▸ EXERCISE:
Return the passage from the text on the Grand Coulee Dam and the Columbia Basin, beginning at the words "It would take" and ending after the words "World War II.".

▸ READING TEXT:
* begin *

It was not until June 18, 1918, when Rufus Woods published William "Billy" Clapp's plan to irrigate the Columbia Basin by building a dam on the Columbia River that would bring water through the Grand Coulee -- an ancient, cliff-walled riverbed in North Central Washington -- that a potential federal irrigation project was debated again. This scheme was promoted, lobbied, and fought over by residents of Eastern Washington and championed by a group of four: Clapp, James O'Sullivan, Gale Mathews and Rufus Woods. It was studied by the Army Corps of Engineers and surveyed by Reclamation, until finally $377,000 was allocated in 1933 from the National Industrial Recovery Act for preliminary work at the site of Grand Coulee Dam.

Grand Coulee Dam

It would take a gargantuan concrete gravity dam to back up the Columbia River and bring water to the Columbia Basin. Grand Coulee Dam impounded the river to generate power and created a giant reservoir, Franklin Delano Roosevelt Lake, to irrigate the Columbia Plateau. Grand Coulee Dam and its two powerhouses were built from 1933-1951. A third powerhouse was added in 1967-1975. Construction on the irrigation elements of the Columbia Basin Project began in 1945, shortly after the end of World War II.

To reach all of the irrigable acreage in the Columbia Basin, water is pumped up from behind Grand Coulee Dam through the John Keys III Pump-Generating Plant (originally called the Grand Coulee Pumping Plant), after which it travels down the Feeder Canal to the North Dam and then empties out into the Grand Coulee to be impounded behind Dry Falls Dam (originally called South Coulee Dam) in Banks Lake. Banks Lake is an equalizing reservoir that stretches for 27 miles in the Grand Coulee, 500 feet above the Columbia. The water then makes its way down through the system via the Main Canal, branching off into a series of main canals (West, East Low, Potholes) and lateral canals (Royal Branch, Wahluke Branch, Eltopia Branch) which irrigate the entire region.

* end *

Part of a data file:
* begin *

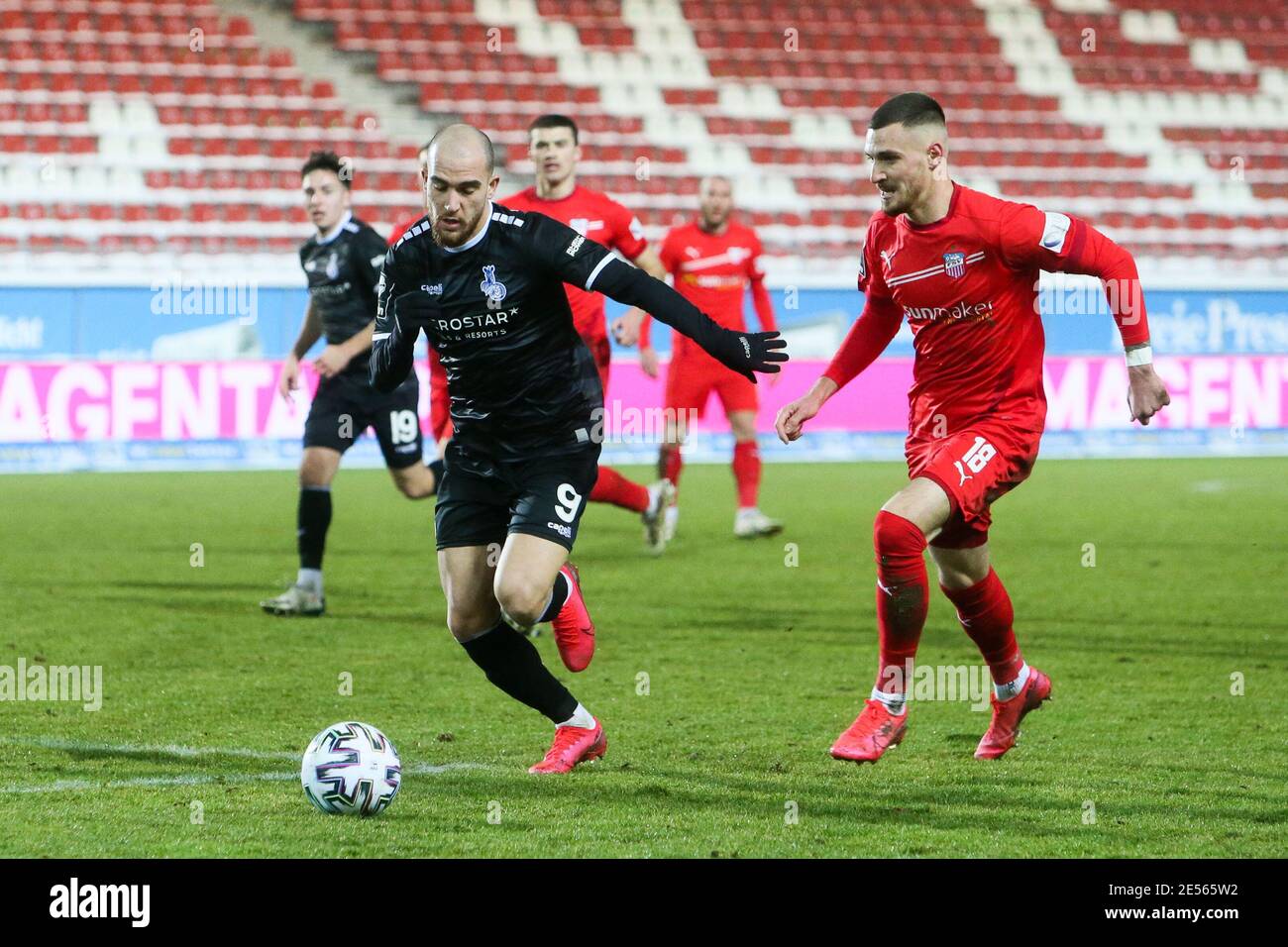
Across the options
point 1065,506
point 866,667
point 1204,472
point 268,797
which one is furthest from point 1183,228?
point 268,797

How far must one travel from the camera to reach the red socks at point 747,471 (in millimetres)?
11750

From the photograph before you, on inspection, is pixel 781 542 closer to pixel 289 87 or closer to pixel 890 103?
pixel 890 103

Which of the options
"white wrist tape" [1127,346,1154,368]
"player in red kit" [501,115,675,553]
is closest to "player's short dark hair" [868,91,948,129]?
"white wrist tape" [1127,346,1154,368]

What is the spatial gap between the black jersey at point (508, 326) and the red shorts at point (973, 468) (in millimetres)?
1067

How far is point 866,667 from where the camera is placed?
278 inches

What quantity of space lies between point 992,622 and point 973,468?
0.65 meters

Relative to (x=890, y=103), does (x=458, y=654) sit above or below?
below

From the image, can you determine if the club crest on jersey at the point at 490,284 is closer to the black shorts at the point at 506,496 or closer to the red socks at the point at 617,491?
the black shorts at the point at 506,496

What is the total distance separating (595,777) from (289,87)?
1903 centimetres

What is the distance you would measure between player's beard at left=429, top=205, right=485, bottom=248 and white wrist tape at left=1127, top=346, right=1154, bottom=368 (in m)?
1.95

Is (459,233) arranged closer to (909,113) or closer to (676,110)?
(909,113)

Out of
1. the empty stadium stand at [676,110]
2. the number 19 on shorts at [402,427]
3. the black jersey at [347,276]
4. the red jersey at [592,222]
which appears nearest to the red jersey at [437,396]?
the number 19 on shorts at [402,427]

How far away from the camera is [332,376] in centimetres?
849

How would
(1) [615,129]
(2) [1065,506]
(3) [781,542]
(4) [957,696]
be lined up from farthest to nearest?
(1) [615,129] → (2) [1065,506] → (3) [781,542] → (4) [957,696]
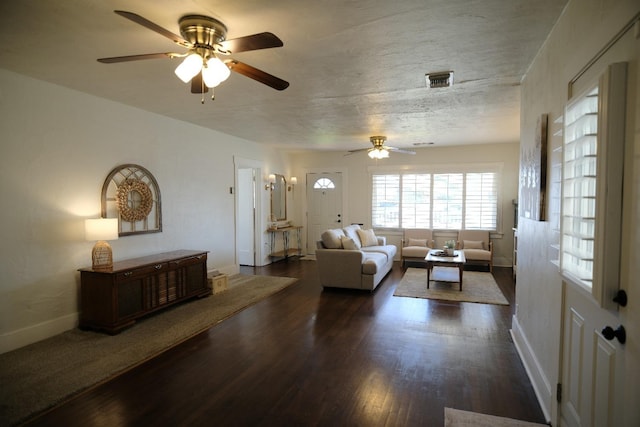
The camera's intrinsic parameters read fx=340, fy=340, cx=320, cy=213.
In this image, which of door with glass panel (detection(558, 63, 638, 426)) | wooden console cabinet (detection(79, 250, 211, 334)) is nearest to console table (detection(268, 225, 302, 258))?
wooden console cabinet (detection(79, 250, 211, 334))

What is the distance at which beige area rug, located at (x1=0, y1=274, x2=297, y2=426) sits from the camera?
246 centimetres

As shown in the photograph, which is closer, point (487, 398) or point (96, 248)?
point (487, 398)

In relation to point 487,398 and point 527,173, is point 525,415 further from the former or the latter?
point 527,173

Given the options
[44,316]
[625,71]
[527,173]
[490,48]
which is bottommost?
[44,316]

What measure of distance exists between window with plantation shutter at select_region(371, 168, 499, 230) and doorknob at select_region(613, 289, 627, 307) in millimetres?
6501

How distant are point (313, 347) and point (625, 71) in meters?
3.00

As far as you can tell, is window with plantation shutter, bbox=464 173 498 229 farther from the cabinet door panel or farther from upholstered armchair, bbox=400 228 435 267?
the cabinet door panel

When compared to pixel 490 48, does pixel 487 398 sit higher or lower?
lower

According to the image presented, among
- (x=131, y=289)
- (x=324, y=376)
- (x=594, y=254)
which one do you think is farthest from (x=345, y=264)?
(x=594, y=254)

* end *

▸ SOLUTION:
It would take a gargantuan concrete gravity dam to back up the Columbia River and bring water to the Columbia Basin. Grand Coulee Dam impounded the river to generate power and created a giant reservoir, Franklin Delano Roosevelt Lake, to irrigate the Columbia Plateau. Grand Coulee Dam and its two powerhouses were built from 1933-1951. A third powerhouse was added in 1967-1975. Construction on the irrigation elements of the Columbia Basin Project began in 1945, shortly after the end of World War II.